The Importance of Vulnerability and Politics, as Told by Harry Styles and Timothée Chalamet

Masked by a hint of comedy relief and sarcasm, singer-songwriter Harry Styles’ interview of actor Timothée Chalamet for i-D Magazine offers a stimulating conversation covering urgent topics. It's one of the most interesting interviews (and my personal favorite) regarding modern masculinity and vulnerability as well as what they mean in today’s generation.

Hailing from the likes of Justin Timberlake and Leonardo Dicaprio, Styles and Chalamet embody the modern day, more refined and introspective versions of the stereotypical Hollywood poster boy. Their discussion for i-D is profound, vulnerable and refreshing, and it has the potential to usher in a better understanding of the social change taking place in young Hollywood. Here are a couple of highlights from the interview:

On toxic masculinity and the importance of being vulnerable:

Styles: Do you feel responsibility as an actor to represent a new form of masculinity on screen?

Chalamet: It’s a brave new world.

Seemingly excited about the question, Chalamet answers that he hopes the roles he plays instigate change, believing the world he lives in is adjusting to a new form of masculinity that isn’t set to a specific mannerism or clothing type. To this, Styles, known for having a colorful wardrobe, acknowledges that he finds a lot of masculinity in being vulnerable and allowing himself to be feminine.

Within being vulnerable there's a sense of confidence to be found—one that ignores toxicity and machismo and instead embraces intimacy and chaos. Being vulnerable is necessary for the scope of human complexity. The sense of gaining masculinity from the duality of vulnerability and sometimes femininity is increasingly more prevalent in today’s Hollywood, often coming across in Chalamet’s films and Styles' music. I think this is really important. Rather than stagnating society at this one sense of what it means to be a “man,” there's an ever-changing definition becoming the norm and allowing for progression.

On using his platform in a positive manner:

Styles: Do you feel pressure to be political in this day and age?

Chalamet responds that rather than pressure, he feels responsible. He notes that while working on "Beautiful Boy," a conversation with Steve Carell led him to the realization that previous generations were more complacent in politics as compared to people his age, who are very engaged in politics.
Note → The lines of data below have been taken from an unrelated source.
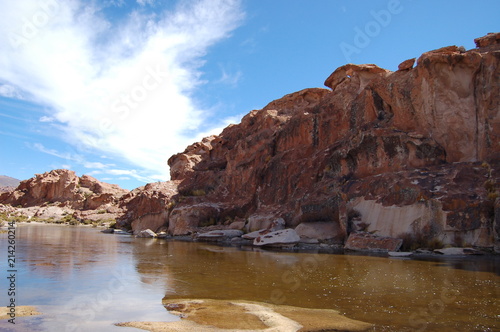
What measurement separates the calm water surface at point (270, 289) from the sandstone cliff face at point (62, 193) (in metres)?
64.5

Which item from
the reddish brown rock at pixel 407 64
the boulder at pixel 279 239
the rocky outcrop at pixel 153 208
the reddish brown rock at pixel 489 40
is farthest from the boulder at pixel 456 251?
the rocky outcrop at pixel 153 208

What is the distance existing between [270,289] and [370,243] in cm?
1145

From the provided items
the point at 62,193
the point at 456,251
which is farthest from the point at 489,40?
the point at 62,193

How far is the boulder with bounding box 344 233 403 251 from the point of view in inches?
704

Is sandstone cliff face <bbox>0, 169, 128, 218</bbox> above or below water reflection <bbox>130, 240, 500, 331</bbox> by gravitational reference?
above

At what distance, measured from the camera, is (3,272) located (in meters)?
10.6

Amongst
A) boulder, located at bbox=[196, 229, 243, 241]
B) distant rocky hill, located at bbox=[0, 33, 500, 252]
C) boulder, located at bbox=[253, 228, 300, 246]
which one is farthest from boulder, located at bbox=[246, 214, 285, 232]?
boulder, located at bbox=[253, 228, 300, 246]

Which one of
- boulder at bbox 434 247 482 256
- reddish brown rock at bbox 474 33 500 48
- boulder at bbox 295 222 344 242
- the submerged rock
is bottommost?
boulder at bbox 434 247 482 256

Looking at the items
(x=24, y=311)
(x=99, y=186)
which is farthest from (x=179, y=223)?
(x=99, y=186)

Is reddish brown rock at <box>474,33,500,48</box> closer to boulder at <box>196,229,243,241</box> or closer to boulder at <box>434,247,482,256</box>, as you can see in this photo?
boulder at <box>434,247,482,256</box>

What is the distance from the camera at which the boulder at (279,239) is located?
71.2 feet

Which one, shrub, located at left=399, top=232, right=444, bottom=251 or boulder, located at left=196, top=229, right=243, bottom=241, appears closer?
shrub, located at left=399, top=232, right=444, bottom=251

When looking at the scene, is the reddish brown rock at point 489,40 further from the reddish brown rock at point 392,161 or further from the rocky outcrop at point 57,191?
the rocky outcrop at point 57,191

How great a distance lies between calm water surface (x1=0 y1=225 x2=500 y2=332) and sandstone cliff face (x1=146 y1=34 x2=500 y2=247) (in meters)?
4.55
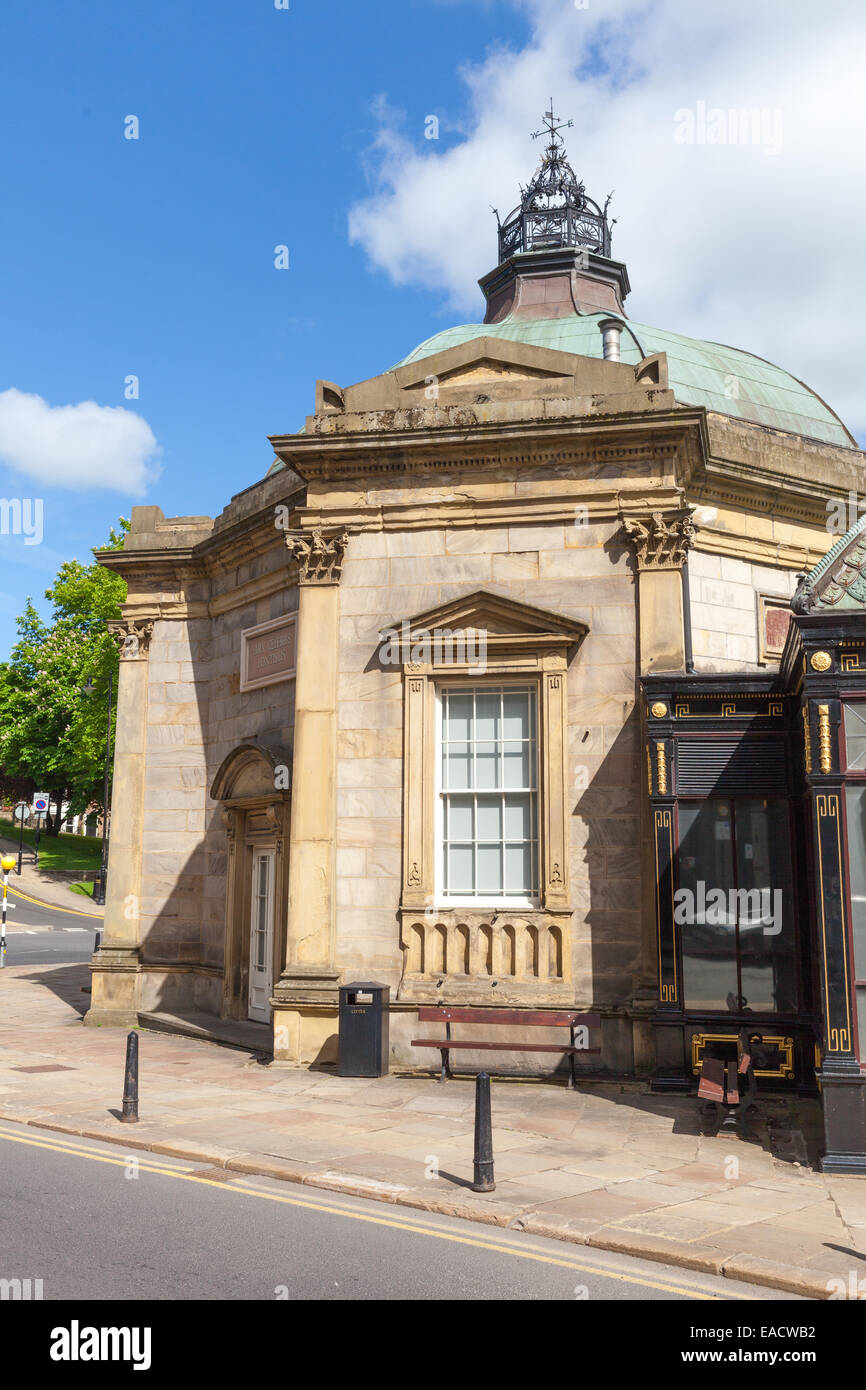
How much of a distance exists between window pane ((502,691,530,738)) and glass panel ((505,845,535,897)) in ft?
4.70

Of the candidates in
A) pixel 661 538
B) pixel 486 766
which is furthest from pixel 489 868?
pixel 661 538

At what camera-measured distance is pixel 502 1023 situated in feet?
43.6

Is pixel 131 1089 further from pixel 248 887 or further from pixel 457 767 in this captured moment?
pixel 248 887

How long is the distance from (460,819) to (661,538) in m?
4.32

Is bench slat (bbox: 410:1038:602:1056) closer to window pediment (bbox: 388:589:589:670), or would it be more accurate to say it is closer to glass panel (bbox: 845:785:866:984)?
glass panel (bbox: 845:785:866:984)

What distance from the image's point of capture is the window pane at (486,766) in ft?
46.6

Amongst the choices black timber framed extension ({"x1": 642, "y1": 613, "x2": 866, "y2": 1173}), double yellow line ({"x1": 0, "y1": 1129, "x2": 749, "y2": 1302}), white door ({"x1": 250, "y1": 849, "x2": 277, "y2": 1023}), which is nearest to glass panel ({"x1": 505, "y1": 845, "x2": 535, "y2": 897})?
black timber framed extension ({"x1": 642, "y1": 613, "x2": 866, "y2": 1173})

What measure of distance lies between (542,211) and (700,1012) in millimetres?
26930

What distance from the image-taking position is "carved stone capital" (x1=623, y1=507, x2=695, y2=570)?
1383 centimetres

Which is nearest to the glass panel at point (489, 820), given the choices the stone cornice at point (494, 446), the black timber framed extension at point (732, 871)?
the black timber framed extension at point (732, 871)

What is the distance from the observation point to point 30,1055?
1510 cm

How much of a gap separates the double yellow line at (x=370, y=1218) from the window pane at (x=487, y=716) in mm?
6593
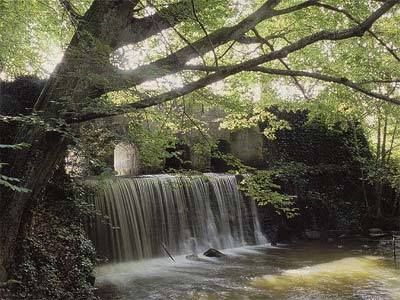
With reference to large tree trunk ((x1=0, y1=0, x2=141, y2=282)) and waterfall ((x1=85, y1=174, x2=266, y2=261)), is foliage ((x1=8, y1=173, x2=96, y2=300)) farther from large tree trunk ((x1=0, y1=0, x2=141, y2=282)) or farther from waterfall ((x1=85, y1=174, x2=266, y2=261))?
waterfall ((x1=85, y1=174, x2=266, y2=261))

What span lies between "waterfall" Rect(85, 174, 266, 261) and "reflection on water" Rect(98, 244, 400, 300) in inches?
19.7

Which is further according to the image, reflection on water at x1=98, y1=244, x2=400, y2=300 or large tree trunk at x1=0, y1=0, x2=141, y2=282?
reflection on water at x1=98, y1=244, x2=400, y2=300


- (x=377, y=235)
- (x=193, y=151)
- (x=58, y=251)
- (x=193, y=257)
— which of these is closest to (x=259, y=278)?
(x=193, y=257)

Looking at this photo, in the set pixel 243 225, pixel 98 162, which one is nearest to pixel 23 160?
pixel 98 162

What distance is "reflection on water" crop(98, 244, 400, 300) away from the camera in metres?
7.04

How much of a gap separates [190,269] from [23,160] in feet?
18.5

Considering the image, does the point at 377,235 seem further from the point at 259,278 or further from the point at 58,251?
the point at 58,251

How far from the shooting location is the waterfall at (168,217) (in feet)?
30.0

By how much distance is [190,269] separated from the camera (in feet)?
29.6

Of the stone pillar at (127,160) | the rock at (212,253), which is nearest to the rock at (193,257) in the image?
the rock at (212,253)

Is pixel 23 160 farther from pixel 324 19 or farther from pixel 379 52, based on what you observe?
pixel 379 52

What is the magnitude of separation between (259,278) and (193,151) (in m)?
3.36

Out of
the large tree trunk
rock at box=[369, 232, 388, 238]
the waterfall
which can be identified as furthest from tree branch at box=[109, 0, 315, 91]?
rock at box=[369, 232, 388, 238]

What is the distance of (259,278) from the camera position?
8156 mm
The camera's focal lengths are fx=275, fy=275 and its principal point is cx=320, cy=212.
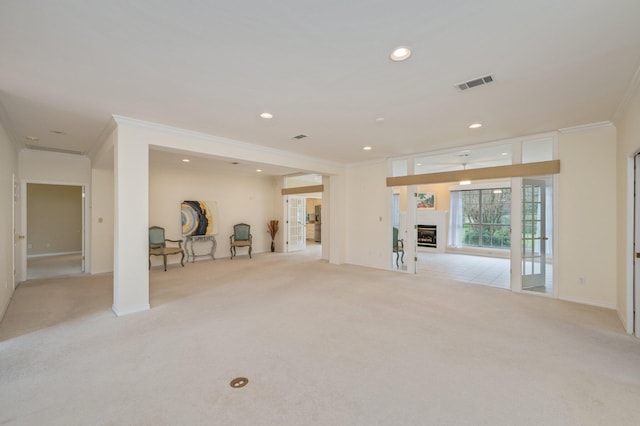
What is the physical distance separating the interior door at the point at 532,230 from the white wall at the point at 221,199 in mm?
6684

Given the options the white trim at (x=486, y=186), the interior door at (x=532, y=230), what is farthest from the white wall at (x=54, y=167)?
the white trim at (x=486, y=186)

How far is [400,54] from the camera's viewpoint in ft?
7.06

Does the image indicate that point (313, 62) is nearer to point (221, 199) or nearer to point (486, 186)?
point (221, 199)

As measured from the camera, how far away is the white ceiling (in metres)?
1.71

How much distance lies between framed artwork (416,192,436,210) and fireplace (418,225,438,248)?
30.6 inches

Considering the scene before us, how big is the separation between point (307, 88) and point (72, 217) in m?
10.0

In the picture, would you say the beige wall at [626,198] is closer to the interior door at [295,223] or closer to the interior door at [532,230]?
the interior door at [532,230]

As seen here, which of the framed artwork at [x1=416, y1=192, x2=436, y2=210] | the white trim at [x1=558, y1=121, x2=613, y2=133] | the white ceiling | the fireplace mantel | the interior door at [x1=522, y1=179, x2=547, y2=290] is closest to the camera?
the white ceiling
One of the examples he brings up being Emma Gonzalez. Styles agrees as he believes it’s part of his responsibility as a performer to convey his views through his music, and using his platform for positive change.

Change is sparked by small movements, and while a lot of older people still have a “Why should I care?” mentality, it’s our generation that will make waves for society—people like Styles and Chalamet—who believe everything they do is important and deserves to be treated with care and sincerity. It’s impossible to ignore what's happening around us, being political in this day and age is essential.

Styles' and Chalamet's commentary is vital for our generation. When two young "teen idols" explore modern-day masculinity (which doesn't conform to the standards of masculinity around 20 years ago) and understand their responsibility to ignite change through their work (a sense of concern previously absent) it sets a tone of growth as a society. It isn't enough to just be a "heartthrob" anymore. When celebrities acquire a platform it's their obligation to utilize it for progress, whether they like it or not. Styles and Chalamet represent a shift away from instilled machismo and complacency, moving closer to a culture that is compassionate, galvanized and inspired.